● Task statement: Which lines in the records below contain the string "image" with matching case? Find each one and copy it out whole.

● Supplied records:
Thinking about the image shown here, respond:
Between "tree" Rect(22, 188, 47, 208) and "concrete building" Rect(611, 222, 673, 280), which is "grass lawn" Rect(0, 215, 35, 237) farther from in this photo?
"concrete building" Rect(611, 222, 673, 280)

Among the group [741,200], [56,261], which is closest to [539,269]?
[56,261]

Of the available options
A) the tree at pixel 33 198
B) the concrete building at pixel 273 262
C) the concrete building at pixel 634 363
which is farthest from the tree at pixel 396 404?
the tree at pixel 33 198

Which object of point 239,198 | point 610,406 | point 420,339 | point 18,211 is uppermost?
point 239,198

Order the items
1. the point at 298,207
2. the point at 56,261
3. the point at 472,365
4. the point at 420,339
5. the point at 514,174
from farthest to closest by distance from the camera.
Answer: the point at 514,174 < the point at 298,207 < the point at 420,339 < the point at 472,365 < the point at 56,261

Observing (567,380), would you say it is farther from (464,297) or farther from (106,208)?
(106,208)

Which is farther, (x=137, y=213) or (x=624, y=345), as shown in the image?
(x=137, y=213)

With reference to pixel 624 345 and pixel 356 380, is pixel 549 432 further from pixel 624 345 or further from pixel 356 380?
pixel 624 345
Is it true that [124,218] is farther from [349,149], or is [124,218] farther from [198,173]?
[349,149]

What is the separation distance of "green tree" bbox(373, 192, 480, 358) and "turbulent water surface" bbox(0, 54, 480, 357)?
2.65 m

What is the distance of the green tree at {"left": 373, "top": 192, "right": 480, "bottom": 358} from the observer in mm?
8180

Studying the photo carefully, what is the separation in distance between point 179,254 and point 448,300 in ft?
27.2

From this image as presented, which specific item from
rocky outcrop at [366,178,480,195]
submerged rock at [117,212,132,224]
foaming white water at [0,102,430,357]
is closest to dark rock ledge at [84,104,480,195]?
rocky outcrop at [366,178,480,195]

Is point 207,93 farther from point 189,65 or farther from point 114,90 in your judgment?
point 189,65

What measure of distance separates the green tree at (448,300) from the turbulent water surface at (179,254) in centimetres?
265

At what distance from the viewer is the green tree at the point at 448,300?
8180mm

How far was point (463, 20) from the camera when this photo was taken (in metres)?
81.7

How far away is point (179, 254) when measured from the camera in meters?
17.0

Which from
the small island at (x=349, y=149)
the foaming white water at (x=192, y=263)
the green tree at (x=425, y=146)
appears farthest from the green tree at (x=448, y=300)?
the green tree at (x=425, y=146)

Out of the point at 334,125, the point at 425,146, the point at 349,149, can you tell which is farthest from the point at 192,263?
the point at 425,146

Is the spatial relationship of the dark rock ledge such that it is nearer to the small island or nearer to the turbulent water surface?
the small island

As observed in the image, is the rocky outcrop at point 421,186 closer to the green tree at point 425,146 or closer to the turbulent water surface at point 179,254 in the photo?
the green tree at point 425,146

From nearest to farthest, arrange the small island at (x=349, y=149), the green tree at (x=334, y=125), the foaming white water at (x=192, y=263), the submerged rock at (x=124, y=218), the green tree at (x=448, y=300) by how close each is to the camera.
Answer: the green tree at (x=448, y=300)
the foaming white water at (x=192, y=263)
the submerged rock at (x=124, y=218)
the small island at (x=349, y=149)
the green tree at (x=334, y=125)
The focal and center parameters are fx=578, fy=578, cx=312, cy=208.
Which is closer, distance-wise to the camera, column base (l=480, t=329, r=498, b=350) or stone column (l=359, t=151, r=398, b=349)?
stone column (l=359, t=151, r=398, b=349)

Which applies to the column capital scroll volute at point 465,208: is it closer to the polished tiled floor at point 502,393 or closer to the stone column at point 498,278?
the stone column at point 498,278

● Full answer:
Thinking about the image shown here, respond:
Which is farther, (x=137, y=213) or (x=624, y=345), as shown in the image?
From this image as presented, which specific item from
As observed in the image, is the rocky outcrop at point 421,186 closer to the green tree at point 425,146 or closer to the turbulent water surface at point 179,254 in the photo?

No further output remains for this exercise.